R/single_mop.R
In kuenm2: Detailed Development of Ecological Niche Models

Documented in single_mop

#' Analysis of extrapolation risks using the MOP metric (for single scenario)
#'
#' @description
#' Calculates the mobility-oriented parity metric and other sub-products to
#' represent dissimilarities and non-analogous conditions when comparing a set
#' of reference conditions (M) against another set of scenario conditions (G).
#'
#' @usage
#' single_mop(data, new_variables, subset_variables = FALSE,
#'            mask = NULL, type = "basic", na_in_range = TRUE,
#'            calculate_distance = FALSE, where_distance = "in_range",
#'            distance = "euclidean", scale = FALSE, center = FALSE,
#'            fix_NA = TRUE, percentage = 1, comp_each = 2000, tol = NULL,
#'            rescale_distance = FALSE, parallel = FALSE, ncores = NULL,
#'            progress_bar = TRUE, write_files = FALSE, out_dir = NULL,
#'            overwrite = FALSE)
#'
#' @param data an object of class `fitted_models` returned by the
#' [fit_selected()] function, an object of class `prepared_data` returned by
#' the [prepare_data()] function, or an object of class `calibration_results`
#' returned by the [calibration()] function.
#' @param new_variables a SpatRaster or data.frame of predictor variables.
#' The names of these variables must match those used to prepare the date or
#' calibrate the models provided in `data`.
#' @param subset_variables (logical) whether to include in the analysis only the
#' variables present in the selected models. Only applicable if `data` is a
#' `fitted_models` object. Default is FALSE
#' @param mask (SpatRaster, SpatVector, or SpatExtent) spatial object used to
#' mask the variables (optional). Default is NULL.
#' @param type (character) type of MOP analysis to be performed. Options
#' available are "basic", "simple" and "detailed". See Details for further
#' information.

The task>
Copy out the single_mop documentation word for word, in full.

Stored data>

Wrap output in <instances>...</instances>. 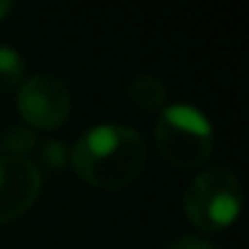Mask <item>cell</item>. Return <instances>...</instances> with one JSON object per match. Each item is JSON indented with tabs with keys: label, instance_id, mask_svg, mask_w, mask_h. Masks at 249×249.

In response>
R/single_mop.R
In kuenm2: Detailed Development of Ecological Niche Models

Documented in single_mop

#' Analysis of extrapolation risks using the MOP metric (for single scenario)
#'
#' @description
#' Calculates the mobility-oriented parity metric and other sub-products to
#' represent dissimilarities and non-analogous conditions when comparing a set
#' of reference conditions (M) against another set of scenario conditions (G).
#'
#' @usage
#' single_mop(data, new_variables, subset_variables = FALSE,
#'            mask = NULL, type = "basic", na_in_range = TRUE,
#'            calculate_distance = FALSE, where_distance = "in_range",
#'            distance = "euclidean", scale = FALSE, center = FALSE,
#'            fix_NA = TRUE, percentage = 1, comp_each = 2000, tol = NULL,
#'            rescale_distance = FALSE, parallel = FALSE, ncores = NULL,
#'            progress_bar = TRUE, write_files = FALSE, out_dir = NULL,
#'            overwrite = FALSE)
#'
#' @param data an object of class `fitted_models` returned by the
#' [fit_selected()] function, an object of class `prepared_data` returned by
#' the [prepare_data()] function, or an object of class `calibration_results`
#' returned by the [calibration()] function.
#' @param new_variables a SpatRaster or data.frame of predictor variables.
#' The names of these variables must match those used to prepare the date or
#' calibrate the models provided in `data`.
#' @param subset_variables (logical) whether to include in the analysis only the
#' variables present in the selected models. Only applicable if `data` is a
#' `fitted_models` object. Default is FALSE
#' @param mask (SpatRaster, SpatVector, or SpatExtent) spatial object used to
#' mask the variables (optional). Default is NULL.
#' @param type (character) type of MOP analysis to be performed. Options
#' available are "basic", "simple" and "detailed". See Details for further
#' information.